Problem Description
You are given an integer array nums of size n that contains every integer from 0 to n-1 (inclusive). In this array the number 0 represents an empty space and every other number (from 1 to n-1) represents an item. In one operation you may move any item to the empty space. The array is considered sorted if the items (numbers 1 through n-1) are in ascending order and the empty space (0) is either at the beginning or at the end of the array. Return the minimum number of operations required to sort the array.
Key Insights
- The only allowed operation is to move an item directly into the empty space, which “shifts” the empty space to the moved item’s location.
- There are two possible target configurations: one with 0 at the beginning (target1: [0,1,2,…,n–1]) and one with 0 at the end (target2: [1,2,…,n–1,0]). We can compute the minimum moves required for both and take the minimum.
- The transformation can be modeled as a permutation of indices. For each target configuration, define a mapping f on indices where for index i (with value v = nums[i]) the desired index is:
- For target1 (empty at beginning): if v == 0 then expected index is 0, otherwise expected index is v.
- For target2 (empty at end): if v == 0 then expected index is n–1, otherwise expected index is v–1.
- The permutation can be decomposed into disjoint cycles. For each cycle:
- If the cycle length is 1 (already in place), no move is needed.
- If the cycle contains the position that must hold the empty space in the target configuration then the cost is (cycle length – 1).
- Otherwise the cost is (cycle length + 1) because moving items into a cycle that does not contain the empty requires an extra move.

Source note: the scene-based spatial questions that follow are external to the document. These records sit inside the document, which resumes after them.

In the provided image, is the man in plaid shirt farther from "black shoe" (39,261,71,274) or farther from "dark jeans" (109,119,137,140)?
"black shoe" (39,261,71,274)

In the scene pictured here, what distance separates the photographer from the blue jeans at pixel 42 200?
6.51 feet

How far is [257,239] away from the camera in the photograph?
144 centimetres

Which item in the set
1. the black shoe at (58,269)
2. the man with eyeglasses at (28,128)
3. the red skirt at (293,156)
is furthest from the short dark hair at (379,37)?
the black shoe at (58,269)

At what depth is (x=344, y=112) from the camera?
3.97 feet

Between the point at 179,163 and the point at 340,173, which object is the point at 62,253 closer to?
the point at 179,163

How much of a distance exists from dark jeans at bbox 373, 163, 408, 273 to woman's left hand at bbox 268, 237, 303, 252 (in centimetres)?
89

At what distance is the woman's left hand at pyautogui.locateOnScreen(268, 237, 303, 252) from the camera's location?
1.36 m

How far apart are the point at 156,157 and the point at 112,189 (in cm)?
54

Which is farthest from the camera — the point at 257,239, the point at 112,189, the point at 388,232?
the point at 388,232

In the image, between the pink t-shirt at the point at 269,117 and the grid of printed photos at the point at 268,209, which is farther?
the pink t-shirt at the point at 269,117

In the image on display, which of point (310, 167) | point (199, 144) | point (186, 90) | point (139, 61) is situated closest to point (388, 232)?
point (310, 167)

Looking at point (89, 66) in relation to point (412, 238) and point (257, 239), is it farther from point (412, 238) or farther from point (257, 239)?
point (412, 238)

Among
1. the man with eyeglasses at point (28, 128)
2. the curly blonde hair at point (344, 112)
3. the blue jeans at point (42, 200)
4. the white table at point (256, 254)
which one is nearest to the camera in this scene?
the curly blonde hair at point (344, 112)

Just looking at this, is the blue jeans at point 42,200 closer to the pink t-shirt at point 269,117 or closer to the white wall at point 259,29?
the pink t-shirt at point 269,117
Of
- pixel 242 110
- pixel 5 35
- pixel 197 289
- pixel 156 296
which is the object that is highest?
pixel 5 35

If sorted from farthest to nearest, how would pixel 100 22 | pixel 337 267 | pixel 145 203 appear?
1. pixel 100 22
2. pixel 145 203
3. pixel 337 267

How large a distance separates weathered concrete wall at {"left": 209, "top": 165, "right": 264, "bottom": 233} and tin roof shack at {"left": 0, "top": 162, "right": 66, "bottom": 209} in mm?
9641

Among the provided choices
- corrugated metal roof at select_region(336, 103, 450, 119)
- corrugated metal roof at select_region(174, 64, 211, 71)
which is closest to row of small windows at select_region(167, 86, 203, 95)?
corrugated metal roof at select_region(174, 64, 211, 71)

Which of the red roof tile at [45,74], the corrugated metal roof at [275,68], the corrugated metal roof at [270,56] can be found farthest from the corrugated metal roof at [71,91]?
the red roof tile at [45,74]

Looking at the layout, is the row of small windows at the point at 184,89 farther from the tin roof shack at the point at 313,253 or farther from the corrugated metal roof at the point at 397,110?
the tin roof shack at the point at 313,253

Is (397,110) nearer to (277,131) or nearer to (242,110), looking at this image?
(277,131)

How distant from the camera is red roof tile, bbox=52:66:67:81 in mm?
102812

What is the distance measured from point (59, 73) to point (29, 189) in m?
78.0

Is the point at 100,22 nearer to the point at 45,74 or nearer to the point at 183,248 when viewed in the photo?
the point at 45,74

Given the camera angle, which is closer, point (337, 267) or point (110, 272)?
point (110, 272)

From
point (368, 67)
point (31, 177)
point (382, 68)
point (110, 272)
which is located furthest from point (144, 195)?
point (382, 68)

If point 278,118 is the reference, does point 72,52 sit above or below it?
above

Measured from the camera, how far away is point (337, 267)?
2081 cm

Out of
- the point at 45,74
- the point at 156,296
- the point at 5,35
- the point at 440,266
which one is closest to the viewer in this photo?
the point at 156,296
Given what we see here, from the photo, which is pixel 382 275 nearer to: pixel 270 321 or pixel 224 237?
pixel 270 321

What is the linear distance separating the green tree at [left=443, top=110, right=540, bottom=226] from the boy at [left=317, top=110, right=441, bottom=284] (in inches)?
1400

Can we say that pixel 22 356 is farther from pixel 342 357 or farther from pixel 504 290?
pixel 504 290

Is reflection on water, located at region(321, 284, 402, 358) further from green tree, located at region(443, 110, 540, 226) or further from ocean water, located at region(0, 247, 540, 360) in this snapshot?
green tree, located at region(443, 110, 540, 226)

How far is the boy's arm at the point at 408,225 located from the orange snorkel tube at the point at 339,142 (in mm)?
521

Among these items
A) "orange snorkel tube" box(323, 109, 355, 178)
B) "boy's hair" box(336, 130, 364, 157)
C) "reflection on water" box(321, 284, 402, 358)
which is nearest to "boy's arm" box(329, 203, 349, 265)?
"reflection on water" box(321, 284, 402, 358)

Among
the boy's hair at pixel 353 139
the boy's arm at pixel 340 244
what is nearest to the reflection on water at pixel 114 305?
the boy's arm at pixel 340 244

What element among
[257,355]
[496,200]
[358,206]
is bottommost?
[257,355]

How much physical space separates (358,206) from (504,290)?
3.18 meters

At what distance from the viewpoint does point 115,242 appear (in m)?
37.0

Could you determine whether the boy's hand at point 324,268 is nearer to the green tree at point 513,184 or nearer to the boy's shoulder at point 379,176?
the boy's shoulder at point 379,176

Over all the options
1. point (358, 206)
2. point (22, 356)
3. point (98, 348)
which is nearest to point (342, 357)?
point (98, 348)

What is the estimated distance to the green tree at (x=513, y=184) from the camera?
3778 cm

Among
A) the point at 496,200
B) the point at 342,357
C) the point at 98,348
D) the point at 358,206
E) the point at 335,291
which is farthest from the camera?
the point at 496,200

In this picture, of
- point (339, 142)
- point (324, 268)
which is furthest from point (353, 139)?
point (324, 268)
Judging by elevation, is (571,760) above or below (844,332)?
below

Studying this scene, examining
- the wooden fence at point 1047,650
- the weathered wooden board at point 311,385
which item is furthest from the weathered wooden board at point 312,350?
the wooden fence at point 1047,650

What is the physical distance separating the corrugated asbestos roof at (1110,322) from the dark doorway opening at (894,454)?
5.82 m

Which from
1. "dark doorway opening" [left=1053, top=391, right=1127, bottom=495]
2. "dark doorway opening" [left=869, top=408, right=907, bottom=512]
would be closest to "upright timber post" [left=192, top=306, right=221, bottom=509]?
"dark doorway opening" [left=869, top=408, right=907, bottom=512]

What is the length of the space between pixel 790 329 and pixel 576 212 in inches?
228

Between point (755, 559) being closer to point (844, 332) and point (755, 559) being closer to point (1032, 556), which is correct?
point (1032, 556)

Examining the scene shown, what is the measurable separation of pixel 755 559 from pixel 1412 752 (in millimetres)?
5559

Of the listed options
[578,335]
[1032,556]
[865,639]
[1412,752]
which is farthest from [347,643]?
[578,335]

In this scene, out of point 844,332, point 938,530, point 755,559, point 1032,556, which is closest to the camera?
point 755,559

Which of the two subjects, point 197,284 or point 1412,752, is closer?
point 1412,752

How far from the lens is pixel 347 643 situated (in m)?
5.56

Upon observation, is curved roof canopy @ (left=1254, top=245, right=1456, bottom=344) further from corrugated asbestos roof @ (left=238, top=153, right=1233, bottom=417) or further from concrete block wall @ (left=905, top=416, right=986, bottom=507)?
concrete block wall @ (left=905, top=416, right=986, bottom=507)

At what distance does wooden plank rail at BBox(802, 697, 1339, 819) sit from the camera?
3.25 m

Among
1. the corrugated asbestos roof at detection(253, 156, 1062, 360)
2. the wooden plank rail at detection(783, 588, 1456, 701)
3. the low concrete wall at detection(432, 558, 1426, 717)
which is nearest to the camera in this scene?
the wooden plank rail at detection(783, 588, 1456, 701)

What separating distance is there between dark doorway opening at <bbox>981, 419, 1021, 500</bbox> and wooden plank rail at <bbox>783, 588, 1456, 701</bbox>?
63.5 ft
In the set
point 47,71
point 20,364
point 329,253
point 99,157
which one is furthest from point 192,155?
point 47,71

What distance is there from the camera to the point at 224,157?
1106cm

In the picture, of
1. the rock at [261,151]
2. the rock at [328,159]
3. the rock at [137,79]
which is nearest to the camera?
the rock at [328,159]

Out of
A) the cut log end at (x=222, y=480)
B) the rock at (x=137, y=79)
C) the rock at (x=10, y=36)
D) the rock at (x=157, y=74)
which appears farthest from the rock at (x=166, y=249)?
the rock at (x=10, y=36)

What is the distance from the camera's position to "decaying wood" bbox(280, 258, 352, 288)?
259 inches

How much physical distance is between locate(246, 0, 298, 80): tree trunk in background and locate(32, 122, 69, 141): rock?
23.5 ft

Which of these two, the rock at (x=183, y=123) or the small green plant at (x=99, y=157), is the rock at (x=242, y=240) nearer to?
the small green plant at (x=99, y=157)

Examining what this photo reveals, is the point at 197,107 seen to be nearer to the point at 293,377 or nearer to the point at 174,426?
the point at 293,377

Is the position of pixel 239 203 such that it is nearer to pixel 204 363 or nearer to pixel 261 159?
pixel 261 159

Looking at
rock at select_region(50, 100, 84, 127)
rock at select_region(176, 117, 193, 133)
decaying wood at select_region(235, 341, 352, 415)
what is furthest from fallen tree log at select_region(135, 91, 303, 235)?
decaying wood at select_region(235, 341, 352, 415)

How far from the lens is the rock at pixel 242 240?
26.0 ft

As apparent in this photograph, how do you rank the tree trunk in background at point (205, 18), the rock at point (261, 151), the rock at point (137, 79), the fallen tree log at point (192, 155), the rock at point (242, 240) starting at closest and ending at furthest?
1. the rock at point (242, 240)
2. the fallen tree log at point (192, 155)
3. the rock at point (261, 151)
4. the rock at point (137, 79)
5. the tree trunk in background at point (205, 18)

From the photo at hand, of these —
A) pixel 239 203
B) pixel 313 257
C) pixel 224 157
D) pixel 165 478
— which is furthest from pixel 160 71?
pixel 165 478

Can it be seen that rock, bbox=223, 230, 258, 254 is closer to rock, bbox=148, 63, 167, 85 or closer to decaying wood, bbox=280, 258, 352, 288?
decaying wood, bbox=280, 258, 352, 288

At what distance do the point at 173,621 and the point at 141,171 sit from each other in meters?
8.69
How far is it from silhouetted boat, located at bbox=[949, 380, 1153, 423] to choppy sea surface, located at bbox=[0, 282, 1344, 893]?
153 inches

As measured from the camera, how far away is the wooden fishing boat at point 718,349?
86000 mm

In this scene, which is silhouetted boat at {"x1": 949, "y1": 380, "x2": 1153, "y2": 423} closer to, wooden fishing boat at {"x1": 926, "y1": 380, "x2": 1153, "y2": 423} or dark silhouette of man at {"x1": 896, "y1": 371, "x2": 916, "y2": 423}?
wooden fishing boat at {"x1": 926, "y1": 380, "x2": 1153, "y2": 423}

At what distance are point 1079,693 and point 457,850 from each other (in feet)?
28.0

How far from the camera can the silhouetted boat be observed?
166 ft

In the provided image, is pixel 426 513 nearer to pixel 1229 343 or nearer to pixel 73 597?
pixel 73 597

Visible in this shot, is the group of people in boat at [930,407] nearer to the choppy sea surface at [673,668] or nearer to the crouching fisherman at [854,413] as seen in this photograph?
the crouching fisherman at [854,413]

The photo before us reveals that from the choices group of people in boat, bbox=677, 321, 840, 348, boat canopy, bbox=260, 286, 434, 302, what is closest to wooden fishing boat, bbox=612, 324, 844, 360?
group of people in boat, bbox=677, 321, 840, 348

- The final answer is the minimum total cost among the two target configurations.
Space and Time Complexity
Time Complexity: O(n) — we iterate through the array and each index is visited exactly once during cycle decomposition. Space Complexity: O(n) — additional arrays (e.g. visited marker and mapping) use linear extra space.
Solution
We solve the problem by “simulating” the sorting process indirectly via cycle decomposition of a permutation. For any chosen target configuration (empty at beginning or at end), we first build a mapping from each index i (the current position) to its expected position based on the target order. Then, we perform a cycle decomposition on this permutation. For each cycle: • If it is of length 1 (already correct) we do nothing. • If the cycle includes the target index for the empty space then we can fix it in (length – 1) moves. • Otherwise, fixing the cycle requires an extra move (i.e. cost = cycle length + 1). The answer is the minimum total moves computed between the two possible target “sorted” orders.